Marc Nielsen

Personal information
- Full name: Marc Langskov Nielsen
- Date of birth: 16 May 2001 (age 25)
- Place of birth: Rønne, Denmark
- Position: Left-back

Team information
- Current team: AaB
- Number: 5

Youth career
- Rønne IK
- Hvidovre

Senior career*
- Years: Team / Apps / (Gls)
- 2021–2024: Hvidovre / 80 / (0)
- 2024–: AaB / 39 / (3)

= Marc Nielsen =

Danish footballer (born 2001)

Marc Langskov Nielsen (born 16 May 2001) is a Danish professional footballer who plays as a left-back for Danish 1st Division club AaB.

==Career==
Born in Rønne on the Danish island of Bornholm in the Baltic Sea, Nielsen started his career at local club Rønne Idrætsklub, before later moving to Copenhagen in Zealand, where he became a part of Hvidovre IF's youth sector.

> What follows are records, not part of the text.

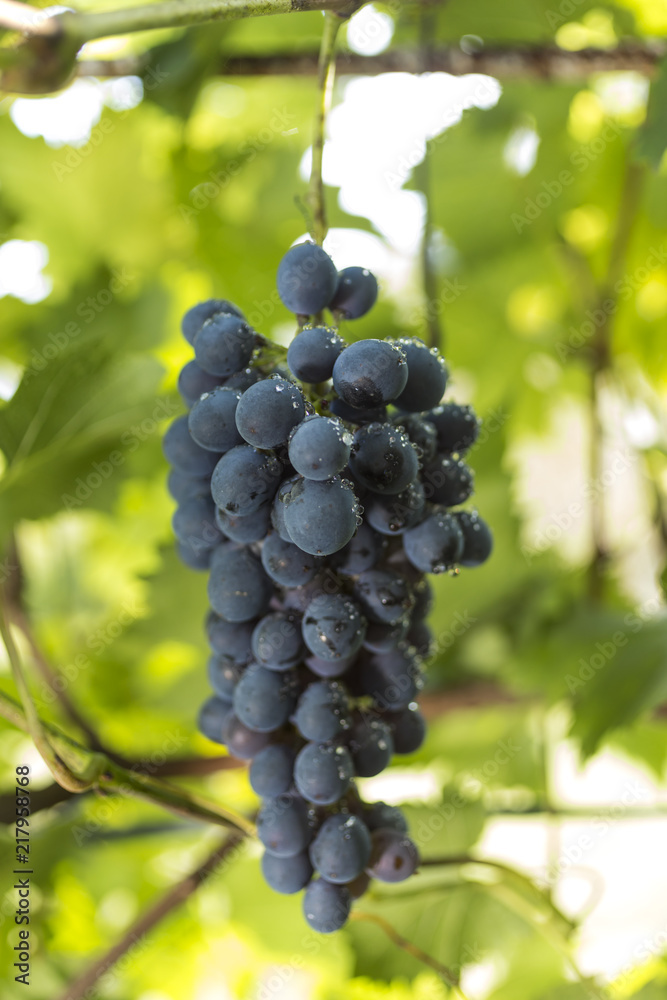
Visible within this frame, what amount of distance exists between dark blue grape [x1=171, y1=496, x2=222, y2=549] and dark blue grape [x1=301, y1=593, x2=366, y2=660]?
8 centimetres

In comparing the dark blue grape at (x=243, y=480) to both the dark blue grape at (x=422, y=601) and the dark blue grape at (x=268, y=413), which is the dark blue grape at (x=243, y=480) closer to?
the dark blue grape at (x=268, y=413)

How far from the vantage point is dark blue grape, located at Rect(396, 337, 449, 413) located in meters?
0.41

Nielsen started on the club's U-19 team and then became part of the club's U-23 team. On 7 October 2020, Nielsen made his debut for Hvidovre's first team, playing all 90 minutes in a cup match against KFUMs Boldklub København. Later that month, on 30 October 2020, Nielsen also made his league debut for Hvidovre in a match against Kolding IF. Nielsen then played in nine matches before signing his first contract with Hvidovre on 26 May 2021. His good form also attracted interest in the summer window, but Hvidovre did not want to sell the young left-back.

In the following two seasons, Nielsen was a regular at left-back. With 21 appearances in the 2022–23 season, Nielsen played an important role in Hvidovre's promotion to the 2023–24 Danish Superliga. Nielsen made his debut in the top Danish league on 21 July 2023, against FC Midtjylland.

===AaB===
On July 9, 2024, newly promoted Danish Superliga side AaB confirmed that they had bought Nielsen free in Hvidovre, but only from January 2025. Nielsen signed a deal until June 30, 2028.

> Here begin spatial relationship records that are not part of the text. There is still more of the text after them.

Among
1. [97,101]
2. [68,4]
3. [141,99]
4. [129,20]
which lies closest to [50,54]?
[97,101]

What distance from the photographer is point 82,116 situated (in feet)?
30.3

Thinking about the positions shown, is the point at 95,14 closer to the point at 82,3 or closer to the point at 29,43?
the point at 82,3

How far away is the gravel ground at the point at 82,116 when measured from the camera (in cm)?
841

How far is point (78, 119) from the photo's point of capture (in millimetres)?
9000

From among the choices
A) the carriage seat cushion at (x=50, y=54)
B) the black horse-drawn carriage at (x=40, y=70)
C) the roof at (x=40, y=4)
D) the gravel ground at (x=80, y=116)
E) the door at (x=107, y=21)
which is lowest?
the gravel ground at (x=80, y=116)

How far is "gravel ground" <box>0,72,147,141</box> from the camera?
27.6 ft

Since Hvidovre switched to a full-time setup from the summer of 2024, all players had to play on full-time contracts. Because Nielsen had signed with AaB from January 2025, he could not go on a full-time contract, so Nielsen could not train with the team. The reason was that part-time professionals were not allowed to train in the morning, as Hvidovre had switched to doing. The situation was resolved by AaB buying Nielsen out on July 20, 2024, and Nielsen moved to the club from Aalborg with immediate effect.